Can you help me? I know for a fact I created the ‘xenTro8_0’ database as I verified when logging into mysql and checking the databases. Also when you say edit the hg.conf file, which is the main one being used? I have 2 copies that were already on my machine and one that came with the Kent source tree:
~/kent/src/browserbox/usr/local/apache/cgi-bin/hg.conf
./home/browser/git/usr/local/apache/cgi-bin/hg.conf
./usr/local/apache/cgi-bin/hg.conf
I assumed it was the 3rd one but please let me know which one is used by all of the UCSC loader tools.
Thanks,
Vaneet
Vaneet Lotay
Xenbase Bioinformatician
724 ICT Building - University of Calgary
2500 University Drive NW
Calgary AB T2N 1N4
CANADA
From: Vaneet Lotay
Sent: Monday, April 20, 2015 3:41 PM
To: 'Brian Lee'
Cc: gen...@soe.ucsc.edu
Subject: RE: [genome] fetchChromSizes: database not hosted at UCSC
Hey Brian,
We’ve set up our own UCSC Genome Browser or UCSC mirror.
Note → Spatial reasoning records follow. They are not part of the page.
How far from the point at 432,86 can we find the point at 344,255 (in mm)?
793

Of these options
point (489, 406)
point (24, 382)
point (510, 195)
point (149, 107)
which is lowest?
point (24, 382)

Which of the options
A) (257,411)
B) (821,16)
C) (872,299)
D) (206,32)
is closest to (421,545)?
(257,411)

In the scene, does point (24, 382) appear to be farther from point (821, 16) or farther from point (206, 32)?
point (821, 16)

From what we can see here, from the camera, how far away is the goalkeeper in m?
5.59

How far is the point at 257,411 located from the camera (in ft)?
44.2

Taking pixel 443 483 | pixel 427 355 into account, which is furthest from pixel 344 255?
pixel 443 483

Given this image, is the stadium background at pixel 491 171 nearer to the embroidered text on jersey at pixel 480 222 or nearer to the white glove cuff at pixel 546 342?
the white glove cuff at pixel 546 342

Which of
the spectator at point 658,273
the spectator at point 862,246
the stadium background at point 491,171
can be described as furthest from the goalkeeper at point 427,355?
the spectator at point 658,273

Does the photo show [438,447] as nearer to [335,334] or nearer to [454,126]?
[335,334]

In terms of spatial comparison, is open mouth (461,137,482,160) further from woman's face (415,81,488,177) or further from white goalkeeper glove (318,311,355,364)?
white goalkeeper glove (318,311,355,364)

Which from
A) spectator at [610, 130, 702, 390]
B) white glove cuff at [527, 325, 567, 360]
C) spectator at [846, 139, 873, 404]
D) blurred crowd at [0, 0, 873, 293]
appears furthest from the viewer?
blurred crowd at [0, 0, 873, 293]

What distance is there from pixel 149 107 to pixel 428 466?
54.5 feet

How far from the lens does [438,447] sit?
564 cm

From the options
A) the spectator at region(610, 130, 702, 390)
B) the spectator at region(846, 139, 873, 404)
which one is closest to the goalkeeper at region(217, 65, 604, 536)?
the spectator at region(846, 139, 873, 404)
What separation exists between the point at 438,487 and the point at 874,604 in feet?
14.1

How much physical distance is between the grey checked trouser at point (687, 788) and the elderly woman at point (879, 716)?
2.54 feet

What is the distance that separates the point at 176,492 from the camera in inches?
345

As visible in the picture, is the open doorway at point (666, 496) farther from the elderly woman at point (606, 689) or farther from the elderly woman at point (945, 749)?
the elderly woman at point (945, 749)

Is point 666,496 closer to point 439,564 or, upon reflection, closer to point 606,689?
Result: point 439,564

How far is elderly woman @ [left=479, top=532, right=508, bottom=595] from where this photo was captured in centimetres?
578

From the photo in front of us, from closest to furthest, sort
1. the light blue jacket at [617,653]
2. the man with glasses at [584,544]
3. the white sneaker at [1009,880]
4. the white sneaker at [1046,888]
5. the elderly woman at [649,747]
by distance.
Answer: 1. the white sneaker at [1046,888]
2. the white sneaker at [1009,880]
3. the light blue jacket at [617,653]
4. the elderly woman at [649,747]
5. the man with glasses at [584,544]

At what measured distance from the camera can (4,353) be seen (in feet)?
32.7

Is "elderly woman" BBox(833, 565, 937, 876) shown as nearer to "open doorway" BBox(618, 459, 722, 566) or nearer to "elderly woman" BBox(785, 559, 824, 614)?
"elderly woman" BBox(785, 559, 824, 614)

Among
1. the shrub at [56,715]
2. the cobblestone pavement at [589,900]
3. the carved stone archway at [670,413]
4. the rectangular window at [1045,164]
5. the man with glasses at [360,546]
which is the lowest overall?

I’m looking to add a new genome database, one that it’s not in the default genomes that come with UCSC. I was going through the instructions and it looks like it requires a FASTA file of your sequences as well as an AGP file. I don’t have an AGP file, is there any way I can create the AGP file from the FASTA file using a script of some sort?